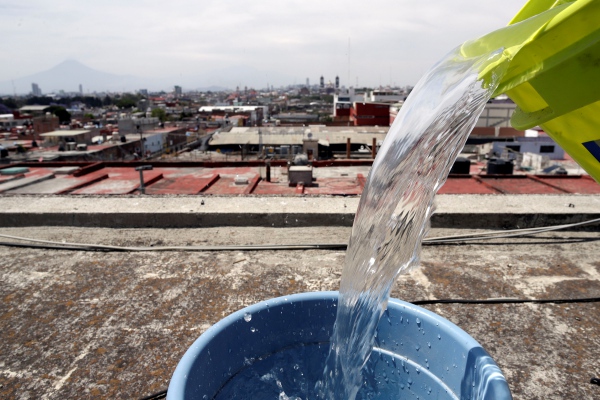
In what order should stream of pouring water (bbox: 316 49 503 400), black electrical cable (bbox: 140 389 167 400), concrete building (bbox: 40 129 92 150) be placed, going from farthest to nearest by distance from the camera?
concrete building (bbox: 40 129 92 150)
black electrical cable (bbox: 140 389 167 400)
stream of pouring water (bbox: 316 49 503 400)

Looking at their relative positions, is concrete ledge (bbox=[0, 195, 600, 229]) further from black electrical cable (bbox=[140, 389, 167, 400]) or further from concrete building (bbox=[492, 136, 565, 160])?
concrete building (bbox=[492, 136, 565, 160])

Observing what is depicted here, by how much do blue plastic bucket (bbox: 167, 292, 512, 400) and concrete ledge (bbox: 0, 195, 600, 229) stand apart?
2152 millimetres

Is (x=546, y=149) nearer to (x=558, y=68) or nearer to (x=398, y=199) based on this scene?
(x=398, y=199)

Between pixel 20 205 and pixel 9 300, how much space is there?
6.66ft

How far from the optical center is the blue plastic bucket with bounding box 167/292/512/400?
5.34ft

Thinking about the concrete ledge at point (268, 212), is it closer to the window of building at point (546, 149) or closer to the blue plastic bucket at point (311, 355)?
the blue plastic bucket at point (311, 355)

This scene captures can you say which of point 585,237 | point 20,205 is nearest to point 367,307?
point 585,237

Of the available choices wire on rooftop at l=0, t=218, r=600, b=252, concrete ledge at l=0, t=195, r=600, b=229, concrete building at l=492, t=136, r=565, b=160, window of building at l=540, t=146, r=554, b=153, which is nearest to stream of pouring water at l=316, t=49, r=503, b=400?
wire on rooftop at l=0, t=218, r=600, b=252

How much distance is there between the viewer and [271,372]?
196cm

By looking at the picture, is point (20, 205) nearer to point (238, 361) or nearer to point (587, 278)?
point (238, 361)

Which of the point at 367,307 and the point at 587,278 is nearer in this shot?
the point at 367,307

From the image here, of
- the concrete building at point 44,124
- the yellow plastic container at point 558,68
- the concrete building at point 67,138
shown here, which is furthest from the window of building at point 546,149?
the concrete building at point 44,124

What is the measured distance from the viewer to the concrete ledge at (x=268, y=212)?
13.3 feet

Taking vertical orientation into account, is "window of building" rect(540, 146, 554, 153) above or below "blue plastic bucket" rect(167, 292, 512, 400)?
below
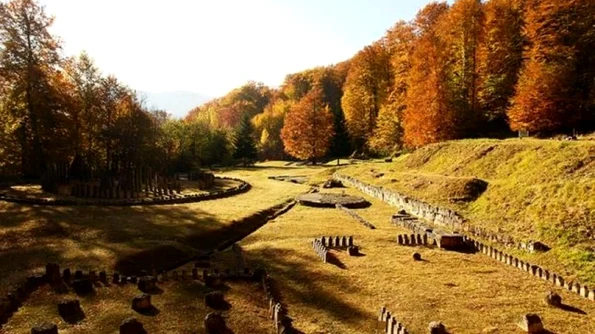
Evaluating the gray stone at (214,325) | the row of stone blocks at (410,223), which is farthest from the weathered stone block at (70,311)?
the row of stone blocks at (410,223)

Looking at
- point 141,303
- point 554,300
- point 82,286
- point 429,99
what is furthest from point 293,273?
point 429,99

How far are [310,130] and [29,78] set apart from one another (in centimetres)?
4323

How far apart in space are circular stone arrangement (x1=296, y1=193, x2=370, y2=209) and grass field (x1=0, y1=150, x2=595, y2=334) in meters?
4.47

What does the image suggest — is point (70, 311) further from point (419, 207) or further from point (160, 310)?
point (419, 207)

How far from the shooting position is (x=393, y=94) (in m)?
64.1

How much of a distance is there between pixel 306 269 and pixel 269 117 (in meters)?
87.6

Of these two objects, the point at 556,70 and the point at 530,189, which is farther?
the point at 556,70

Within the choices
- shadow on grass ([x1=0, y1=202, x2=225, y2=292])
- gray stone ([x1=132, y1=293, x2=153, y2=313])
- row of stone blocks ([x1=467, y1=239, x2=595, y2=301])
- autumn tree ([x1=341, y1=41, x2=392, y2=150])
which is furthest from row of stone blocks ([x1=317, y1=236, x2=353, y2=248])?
autumn tree ([x1=341, y1=41, x2=392, y2=150])

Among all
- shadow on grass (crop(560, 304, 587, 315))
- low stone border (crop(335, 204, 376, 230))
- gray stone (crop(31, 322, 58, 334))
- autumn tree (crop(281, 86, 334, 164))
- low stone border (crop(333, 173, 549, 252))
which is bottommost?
shadow on grass (crop(560, 304, 587, 315))

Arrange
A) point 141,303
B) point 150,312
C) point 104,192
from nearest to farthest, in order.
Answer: point 150,312 < point 141,303 < point 104,192

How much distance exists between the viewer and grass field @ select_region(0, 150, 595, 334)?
536 inches

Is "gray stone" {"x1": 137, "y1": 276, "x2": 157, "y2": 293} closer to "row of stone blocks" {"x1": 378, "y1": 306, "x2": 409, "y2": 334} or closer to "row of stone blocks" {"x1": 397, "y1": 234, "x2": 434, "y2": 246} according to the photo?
"row of stone blocks" {"x1": 378, "y1": 306, "x2": 409, "y2": 334}

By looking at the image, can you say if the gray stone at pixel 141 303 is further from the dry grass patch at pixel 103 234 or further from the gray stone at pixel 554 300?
the gray stone at pixel 554 300

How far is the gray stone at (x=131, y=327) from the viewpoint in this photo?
12.0 metres
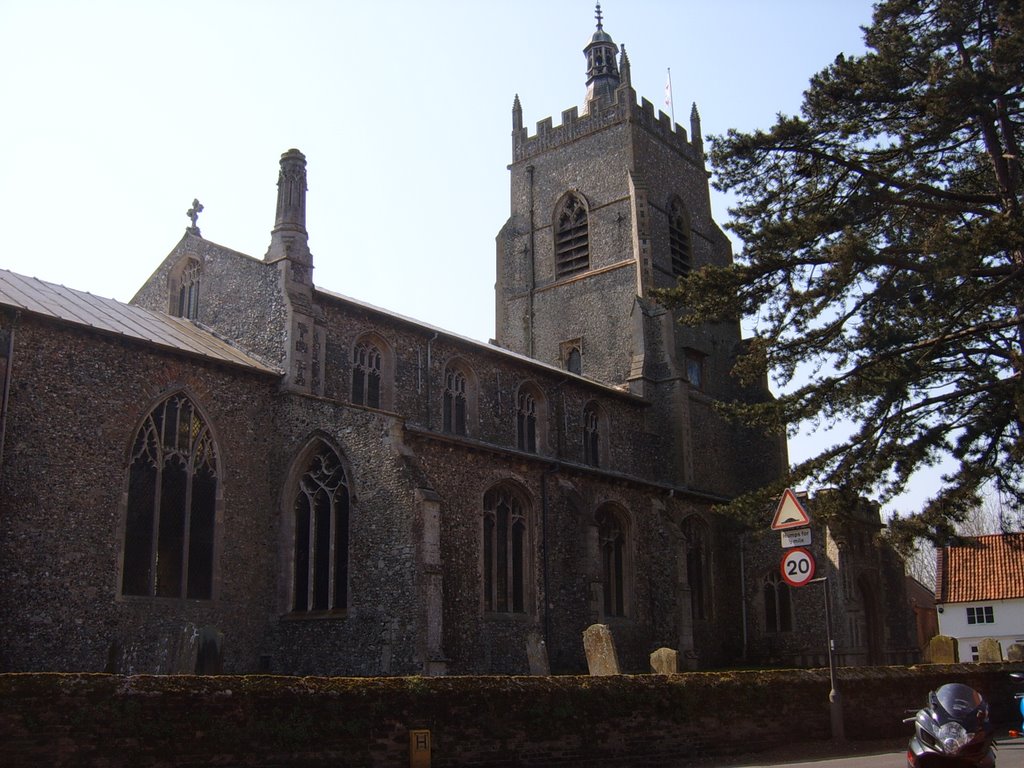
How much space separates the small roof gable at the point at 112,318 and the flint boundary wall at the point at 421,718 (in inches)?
401

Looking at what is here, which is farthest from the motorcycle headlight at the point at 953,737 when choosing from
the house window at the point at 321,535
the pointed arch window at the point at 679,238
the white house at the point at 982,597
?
the white house at the point at 982,597

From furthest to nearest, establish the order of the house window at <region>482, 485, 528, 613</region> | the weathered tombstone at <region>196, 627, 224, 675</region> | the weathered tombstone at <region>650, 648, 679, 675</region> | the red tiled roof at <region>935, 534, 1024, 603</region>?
the red tiled roof at <region>935, 534, 1024, 603</region> < the house window at <region>482, 485, 528, 613</region> < the weathered tombstone at <region>650, 648, 679, 675</region> < the weathered tombstone at <region>196, 627, 224, 675</region>

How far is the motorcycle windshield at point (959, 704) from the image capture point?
7.68m

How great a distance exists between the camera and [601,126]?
3853 cm

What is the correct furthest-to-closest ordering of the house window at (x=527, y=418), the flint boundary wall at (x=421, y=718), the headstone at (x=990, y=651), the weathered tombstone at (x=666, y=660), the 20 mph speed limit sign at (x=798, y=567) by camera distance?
the house window at (x=527, y=418) < the headstone at (x=990, y=651) < the weathered tombstone at (x=666, y=660) < the 20 mph speed limit sign at (x=798, y=567) < the flint boundary wall at (x=421, y=718)

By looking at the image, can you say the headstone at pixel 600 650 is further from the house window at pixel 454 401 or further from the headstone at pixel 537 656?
the house window at pixel 454 401

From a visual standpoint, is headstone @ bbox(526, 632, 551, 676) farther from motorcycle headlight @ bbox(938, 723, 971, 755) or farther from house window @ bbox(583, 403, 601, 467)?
motorcycle headlight @ bbox(938, 723, 971, 755)

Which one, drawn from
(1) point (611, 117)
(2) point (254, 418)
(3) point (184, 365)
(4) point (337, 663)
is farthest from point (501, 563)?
(1) point (611, 117)

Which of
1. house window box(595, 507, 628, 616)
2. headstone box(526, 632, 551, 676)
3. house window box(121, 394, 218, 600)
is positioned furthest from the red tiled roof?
house window box(121, 394, 218, 600)

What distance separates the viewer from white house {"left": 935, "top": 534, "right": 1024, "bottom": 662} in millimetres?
40375

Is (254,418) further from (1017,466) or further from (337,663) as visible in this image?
(1017,466)

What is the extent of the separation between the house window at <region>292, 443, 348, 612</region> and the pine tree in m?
8.01

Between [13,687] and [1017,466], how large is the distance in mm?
16965

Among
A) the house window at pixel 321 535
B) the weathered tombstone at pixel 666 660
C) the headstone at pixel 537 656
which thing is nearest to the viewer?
the weathered tombstone at pixel 666 660
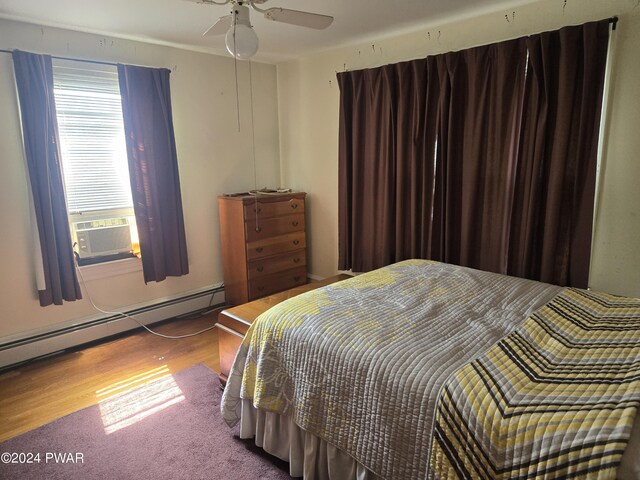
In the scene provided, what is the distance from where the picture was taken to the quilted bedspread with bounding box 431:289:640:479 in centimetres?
105

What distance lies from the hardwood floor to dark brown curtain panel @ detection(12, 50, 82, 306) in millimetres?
466

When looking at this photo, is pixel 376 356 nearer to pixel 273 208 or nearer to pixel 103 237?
pixel 273 208

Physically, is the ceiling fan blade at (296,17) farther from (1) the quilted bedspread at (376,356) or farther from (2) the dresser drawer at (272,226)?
(2) the dresser drawer at (272,226)

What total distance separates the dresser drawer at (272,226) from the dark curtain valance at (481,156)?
1.67 feet

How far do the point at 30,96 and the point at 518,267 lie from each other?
11.2 ft

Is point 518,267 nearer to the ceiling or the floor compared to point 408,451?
nearer to the ceiling

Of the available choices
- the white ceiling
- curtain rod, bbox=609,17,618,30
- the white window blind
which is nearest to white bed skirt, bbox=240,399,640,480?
the white window blind

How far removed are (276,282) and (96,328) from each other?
1.52 metres

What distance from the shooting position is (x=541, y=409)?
115 centimetres

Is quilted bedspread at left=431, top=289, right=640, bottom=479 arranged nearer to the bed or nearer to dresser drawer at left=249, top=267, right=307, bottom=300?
the bed

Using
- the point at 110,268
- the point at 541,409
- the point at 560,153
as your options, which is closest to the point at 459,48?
the point at 560,153

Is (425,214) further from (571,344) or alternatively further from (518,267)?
(571,344)

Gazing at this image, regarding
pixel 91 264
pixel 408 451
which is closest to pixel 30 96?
pixel 91 264

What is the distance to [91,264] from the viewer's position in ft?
10.3
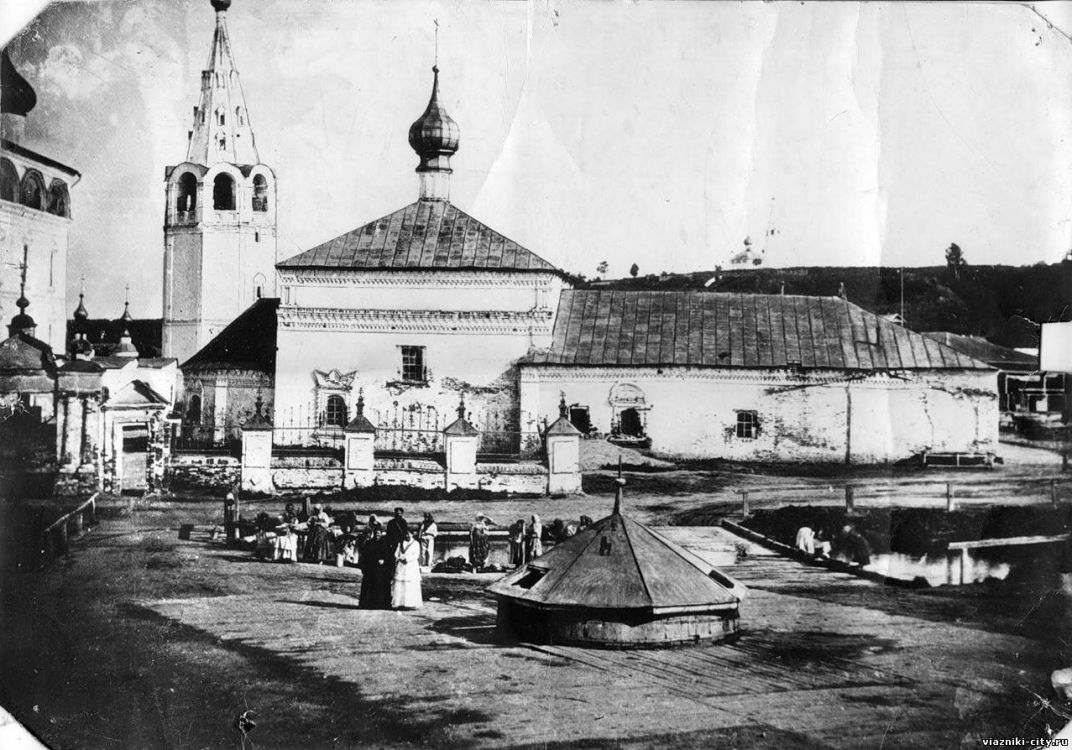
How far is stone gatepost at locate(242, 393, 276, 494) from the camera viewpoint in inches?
173

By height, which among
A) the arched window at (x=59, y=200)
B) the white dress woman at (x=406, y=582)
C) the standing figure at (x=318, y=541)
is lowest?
the white dress woman at (x=406, y=582)

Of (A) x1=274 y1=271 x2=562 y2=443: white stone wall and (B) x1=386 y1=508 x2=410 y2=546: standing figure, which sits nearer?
(B) x1=386 y1=508 x2=410 y2=546: standing figure

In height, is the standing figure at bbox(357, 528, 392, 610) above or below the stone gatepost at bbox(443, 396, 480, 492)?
below

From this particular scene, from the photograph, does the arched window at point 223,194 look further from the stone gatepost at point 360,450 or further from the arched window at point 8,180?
the stone gatepost at point 360,450

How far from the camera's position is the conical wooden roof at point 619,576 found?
3879 mm

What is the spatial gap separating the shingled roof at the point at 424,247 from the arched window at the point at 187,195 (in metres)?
0.46

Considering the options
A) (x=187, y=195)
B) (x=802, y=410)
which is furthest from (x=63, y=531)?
(x=802, y=410)

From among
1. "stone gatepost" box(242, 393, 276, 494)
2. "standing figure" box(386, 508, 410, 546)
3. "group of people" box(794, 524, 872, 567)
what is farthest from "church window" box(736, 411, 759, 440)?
"stone gatepost" box(242, 393, 276, 494)

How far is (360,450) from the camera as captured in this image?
172 inches

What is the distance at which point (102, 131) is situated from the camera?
4.41 metres

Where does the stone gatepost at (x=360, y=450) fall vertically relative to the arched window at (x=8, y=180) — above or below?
below

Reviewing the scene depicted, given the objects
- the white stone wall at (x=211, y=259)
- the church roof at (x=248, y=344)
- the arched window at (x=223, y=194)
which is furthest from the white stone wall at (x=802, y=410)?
the arched window at (x=223, y=194)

━━━━━━

What to do: Only the lines from the one containing "How far is (360,450)" to the end of the listing belong in the output, each reproduced exactly.

Solution:
How far is (360,450) from the camera as captured in this image?
172 inches

What is the distance at which point (102, 131) is situated from the camera?
4.41 metres

Where does the stone gatepost at (x=360, y=450) fall vertically relative to the arched window at (x=8, y=180) — above or below?
below

Reviewing the scene depicted, given the objects
- the white stone wall at (x=211, y=259)
- the church roof at (x=248, y=344)
- the arched window at (x=223, y=194)
which is furthest from the white stone wall at (x=802, y=410)?
the arched window at (x=223, y=194)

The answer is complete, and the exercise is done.